For many, reconstruction after a mastectomy starts the process of regaining ownership over your body. You make the choice for reconstruction. You decide how you will face your future. Areola or nipple tattoos are basically the cherry on top of that sundae. It’s the final touches to regain the femininity, and the normalcy you may have lost.
Amy Black, a tattoo artist who founded the Pink Ink Fund, has been tattooing for over 15 years, and currently has a private tattoo studio in Richmond, Virginia. Her initial involvement with cancer patients came about quite organically when a women called her looking for help.
Black explains the only technique to recreate the natural coloring is through tattooing. She is able to offer many variations of coloring depending on the woman’s skin tone, and can create the illusion of realistic nipples and areola textures, shapes and sizes with tattooing.
Her organization, Pink Ink Fund, offers financial support to women in need of post mastectomy reconstructive, restorative, and recovery tattooing. As a nonprofit organization, Pink Ink Fund offers grants to women who are unable to pay for the breast, nipple and areola reconstructive tattooing following mastectomy surgery and gives them an opportunity that would be otherwise financially out of reach.
Black Talks Tats for TaTas
We asked Black a few questions about her organization, and about nipple and areola tattooing.
I’m Taking Charge: How does a woman qualify for a grant?
Black: What we do is ask applicants to send us proof of denial from their insurance company for what they want to get done.

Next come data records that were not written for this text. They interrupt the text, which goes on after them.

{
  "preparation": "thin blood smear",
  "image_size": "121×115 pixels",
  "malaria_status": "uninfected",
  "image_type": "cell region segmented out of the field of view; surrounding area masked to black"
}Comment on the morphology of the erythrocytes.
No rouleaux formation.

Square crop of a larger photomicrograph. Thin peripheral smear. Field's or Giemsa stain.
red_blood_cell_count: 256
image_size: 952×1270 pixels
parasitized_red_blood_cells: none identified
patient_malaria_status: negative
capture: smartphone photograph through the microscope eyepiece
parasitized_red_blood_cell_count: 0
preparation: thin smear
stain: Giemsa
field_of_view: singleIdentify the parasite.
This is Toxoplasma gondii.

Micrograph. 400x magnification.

We need to see a little bit of their financials, then we review their request with some of our board members, and once they’re approved, we offer a one-time $250 grant that goes to the client, who can use it with any artist they choose.
I’m Taking Charge: How do you raise money for Pink Ink Fund?
Black: From donations and word of mouth. To date we have raised over $19,000. We became a nonprofit last fall, and we’re small. We don’t do a lot of advertising. It’s a lot of grassroots.
Black: I think the number might be on the low side, because of the issues of dealing with the mastectomies, implants, and scar tissue. I don’t know an exact number, but I have seen an increase over the past few years, which is great, because it gives people more options.
I’m Taking Charge: Are surgeons the ones who usually complete nipple tattoos for breast cancer patients?
Black: Surgeons are trained to do nipple tattoos in most practices. Also technician and nurses can be trained as well. It was mostly medical providers who were doing that service, and they had a completely different approach, technique and process.
I’m Taking Charge: When you started were there many tattoo artists who did areola or nipple tattoos?
Black: There were probably a few tattoo artists who did this kind of nipple tattooing, but not many. The only one who was public about it was Vinnie Myers in Baltimore. I’m not sure how long he’s been working with John Hopkins.
I’m Taking Charge: Is there a difference in areola or nipple tattoos done by a surgeon or those done by an actual tattoo artist like yourself?
Black: Doctors refer to what they do as more medical tattooing. I have meet many cancer survivors who are totally happy with the nipple tattoos their doctors and nurses have done, and that’s what matters first.
I’m Taking Charge: How long do areola or nipple tattoos last?
Black: I tell all my clients that tattoo pigments fade naturally over the duration of the tattoo. There is always a chance they will need a maintenance touch up session at some point. That will be different per client and skin type.
I’m Taking Charge: One of the other breast tattoos you show on your site was called the Cherry Blossom Project.
Black: This is a woman I tattooed a bunch of cherry blossoms over her chest. She had deep scars that weren’t going to flatten out on both breasts that were reconstructed. Doing this type of tattoo has become more popular over this year. It’s a great option, because there are so many scar lines leftover post surgery.
I’m Taking Charge: Psychologically how important are areola and nipple tattoos?
Black: I think you have to step back a bit and remember all the traumas these women have already gone through with the initial mastectomy. They are dealing with losing their breast or both breasts and the massive scarring. It’s not like they’re getting a regular boob job. It looks radically different. So, these women are already not looking like they did before, and they are dealing with that, and I want them to look as natural as possible.